Collected data
* * * *

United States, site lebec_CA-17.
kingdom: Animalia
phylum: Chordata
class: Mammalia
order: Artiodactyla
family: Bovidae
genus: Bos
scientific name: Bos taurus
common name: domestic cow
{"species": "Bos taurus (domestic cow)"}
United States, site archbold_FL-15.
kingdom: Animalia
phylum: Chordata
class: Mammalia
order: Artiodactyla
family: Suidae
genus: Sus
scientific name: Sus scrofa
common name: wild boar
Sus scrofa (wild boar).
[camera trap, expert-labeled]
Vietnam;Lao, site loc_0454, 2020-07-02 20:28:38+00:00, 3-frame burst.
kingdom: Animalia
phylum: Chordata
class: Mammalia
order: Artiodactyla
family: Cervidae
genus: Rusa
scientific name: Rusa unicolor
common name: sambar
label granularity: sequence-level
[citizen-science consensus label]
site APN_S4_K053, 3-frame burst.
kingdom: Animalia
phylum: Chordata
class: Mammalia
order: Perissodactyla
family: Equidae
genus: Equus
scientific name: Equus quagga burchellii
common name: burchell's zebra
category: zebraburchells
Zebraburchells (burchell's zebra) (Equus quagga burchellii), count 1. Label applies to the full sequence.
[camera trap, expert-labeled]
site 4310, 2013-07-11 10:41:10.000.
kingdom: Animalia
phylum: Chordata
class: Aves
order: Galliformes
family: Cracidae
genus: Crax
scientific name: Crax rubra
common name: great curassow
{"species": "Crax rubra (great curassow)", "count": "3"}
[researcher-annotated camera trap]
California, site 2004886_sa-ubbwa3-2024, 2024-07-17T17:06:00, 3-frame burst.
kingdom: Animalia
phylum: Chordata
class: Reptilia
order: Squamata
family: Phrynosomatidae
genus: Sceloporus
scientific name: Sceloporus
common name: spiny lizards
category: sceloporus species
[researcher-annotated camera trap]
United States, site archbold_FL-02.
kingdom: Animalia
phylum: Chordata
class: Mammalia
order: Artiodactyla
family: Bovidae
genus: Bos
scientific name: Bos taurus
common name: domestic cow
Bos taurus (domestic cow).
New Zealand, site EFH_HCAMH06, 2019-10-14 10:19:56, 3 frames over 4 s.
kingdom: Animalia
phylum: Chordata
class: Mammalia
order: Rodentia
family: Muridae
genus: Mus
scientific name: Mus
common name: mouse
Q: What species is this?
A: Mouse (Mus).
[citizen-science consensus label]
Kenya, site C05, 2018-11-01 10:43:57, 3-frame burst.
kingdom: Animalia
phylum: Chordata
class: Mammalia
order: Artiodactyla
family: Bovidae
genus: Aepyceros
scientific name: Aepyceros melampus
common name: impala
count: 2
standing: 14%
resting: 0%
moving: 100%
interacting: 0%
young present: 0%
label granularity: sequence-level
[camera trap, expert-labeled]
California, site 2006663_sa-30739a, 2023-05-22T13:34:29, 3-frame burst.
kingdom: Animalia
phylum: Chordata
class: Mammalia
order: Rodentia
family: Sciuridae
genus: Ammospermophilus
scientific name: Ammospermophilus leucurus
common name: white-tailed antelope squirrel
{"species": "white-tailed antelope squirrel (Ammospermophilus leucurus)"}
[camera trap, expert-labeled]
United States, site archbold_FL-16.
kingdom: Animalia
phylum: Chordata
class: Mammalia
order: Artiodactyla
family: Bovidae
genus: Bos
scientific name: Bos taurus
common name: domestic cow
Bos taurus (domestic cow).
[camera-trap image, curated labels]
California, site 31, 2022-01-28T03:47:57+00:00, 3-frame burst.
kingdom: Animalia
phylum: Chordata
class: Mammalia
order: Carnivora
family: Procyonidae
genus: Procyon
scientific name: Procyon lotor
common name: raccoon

* * * *

TASK INSTRUCTIONS:
Make an exact copy of all the data.

SOLUTION FOR THIS EXERCISE:
United States, site lebec_CA-17.
kingdom: Animalia
phylum: Chordata
class: Mammalia
order: Artiodactyla
family: Bovidae
genus: Bos
scientific name: Bos taurus
common name: domestic cow
{"species": "Bos taurus (domestic cow)"}
United States, site archbold_FL-15.
kingdom: Animalia
phylum: Chordata
class: Mammalia
order: Artiodactyla
family: Suidae
genus: Sus
scientific name: Sus scrofa
common name: wild boar
Sus scrofa (wild boar).
[camera trap, expert-labeled]
Vietnam;Lao, site loc_0454, 2020-07-02 20:28:38+00:00, 3-frame burst.
kingdom: Animalia
phylum: Chordata
class: Mammalia
order: Artiodactyla
family: Cervidae
genus: Rusa
scientific name: Rusa unicolor
common name: sambar
label granularity: sequence-level
[citizen-science consensus label]
site APN_S4_K053, 3-frame burst.
kingdom: Animalia
phylum: Chordata
class: Mammalia
order: Perissodactyla
family: Equidae
genus: Equus
scientific name: Equus quagga burchellii
common name: burchell's zebra
category: zebraburchells
Zebraburchells (burchell's zebra) (Equus quagga burchellii), count 1. Label applies to the full sequence.
[camera trap, expert-labeled]
site 4310, 2013-07-11 10:41:10.000.
kingdom: Animalia
phylum: Chordata
class: Aves
order: Galliformes
family: Cracidae
genus: Crax
scientific name: Crax rubra
common name: great curassow
{"species": "Crax rubra (great curassow)", "count": "3"}
[researcher-annotated camera trap]
California, site 2004886_sa-ubbwa3-2024, 2024-07-17T17:06:00, 3-frame burst.
kingdom: Animalia
phylum: Chordata
class: Reptilia
order: Squamata
family: Phrynosomatidae
genus: Sceloporus
scientific name: Sceloporus
common name: spiny lizards
category: sceloporus species
[researcher-annotated camera trap]
United States, site archbold_FL-02.
kingdom: Animalia
phylum: Chordata
class: Mammalia
order: Artiodactyla
family: Bovidae
genus: Bos
scientific name: Bos taurus
common name: domestic cow
Bos taurus (domestic cow).
New Zealand, site EFH_HCAMH06, 2019-10-14 10:19:56, 3 frames over 4 s.
kingdom: Animalia
phylum: Chordata
class: Mammalia
order: Rodentia
family: Muridae
genus: Mus
scientific name: Mus
common name: mouse
Q: What species is this?
A: Mouse (Mus).
[citizen-science consensus label]
Kenya, site C05, 2018-11-01 10:43:57, 3-frame burst.
kingdom: Animalia
phylum: Chordata
class: Mammalia
order: Artiodactyla
family: Bovidae
genus: Aepyceros
scientific name: Aepyceros melampus
common name: impala
count: 2
standing: 14%
resting: 0%
moving: 100%
interacting: 0%
young present: 0%
label granularity: sequence-level
[camera trap, expert-labeled]
California, site 2006663_sa-30739a, 2023-05-22T13:34:29, 3-frame burst.
kingdom: Animalia
phylum: Chordata
class: Mammalia
order: Rodentia
family: Sciuridae
genus: Ammospermophilus
scientific name: Ammospermophilus leucurus
common name: white-tailed antelope squirrel
{"species": "white-tailed antelope squirrel (Ammospermophilus leucurus)"}
[camera trap, expert-labeled]
United States, site archbold_FL-16.
kingdom: Animalia
phylum: Chordata
class: Mammalia
order: Artiodactyla
family: Bovidae
genus: Bos
scientific name: Bos taurus
common name: domestic cow
Bos taurus (domestic cow).
[camera-trap image, curated labels]
California, site 31, 2022-01-28T03:47:57+00:00, 3-frame burst.
kingdom: Animalia
phylum: Chordata
class: Mammalia
order: Carnivora
family: Procyonidae
genus: Procyon
scientific name: Procyon lotor
common name: raccoon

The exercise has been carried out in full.